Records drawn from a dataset
----

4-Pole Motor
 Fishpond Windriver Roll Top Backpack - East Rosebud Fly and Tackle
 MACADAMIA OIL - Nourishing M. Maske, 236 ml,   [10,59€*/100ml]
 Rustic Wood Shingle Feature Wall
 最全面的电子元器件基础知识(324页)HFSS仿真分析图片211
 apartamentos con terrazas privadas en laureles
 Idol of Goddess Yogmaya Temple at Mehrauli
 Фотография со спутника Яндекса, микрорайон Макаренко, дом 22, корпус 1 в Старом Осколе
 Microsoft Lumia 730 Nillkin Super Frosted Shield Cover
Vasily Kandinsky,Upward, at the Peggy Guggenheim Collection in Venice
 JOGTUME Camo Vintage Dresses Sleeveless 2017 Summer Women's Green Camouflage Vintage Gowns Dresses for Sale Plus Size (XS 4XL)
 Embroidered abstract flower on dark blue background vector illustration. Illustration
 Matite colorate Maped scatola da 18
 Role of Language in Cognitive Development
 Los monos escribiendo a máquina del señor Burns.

----

#### Exercise objective:
Would you transcribe all of the data, keeping each line exact?

#### Answer section:
4-Pole Motor
 Fishpond Windriver Roll Top Backpack - East Rosebud Fly and Tackle
 MACADAMIA OIL - Nourishing M. Maske, 236 ml,   [10,59€*/100ml]
 Rustic Wood Shingle Feature Wall
 最全面的电子元器件基础知识(324页)HFSS仿真分析图片211
 apartamentos con terrazas privadas en laureles
 Idol of Goddess Yogmaya Temple at Mehrauli
 Фотография со спутника Яндекса, микрорайон Макаренко, дом 22, корпус 1 в Старом Осколе
 Microsoft Lumia 730 Nillkin Super Frosted Shield Cover
Vasily Kandinsky,Upward, at the Peggy Guggenheim Collection in Venice
 JOGTUME Camo Vintage Dresses Sleeveless 2017 Summer Women's Green Camouflage Vintage Gowns Dresses for Sale Plus Size (XS 4XL)
 Embroidered abstract flower on dark blue background vector illustration. Illustration
 Matite colorate Maped scatola da 18
 Role of Language in Cognitive Development
 Los monos escribiendo a máquina del señor Burns.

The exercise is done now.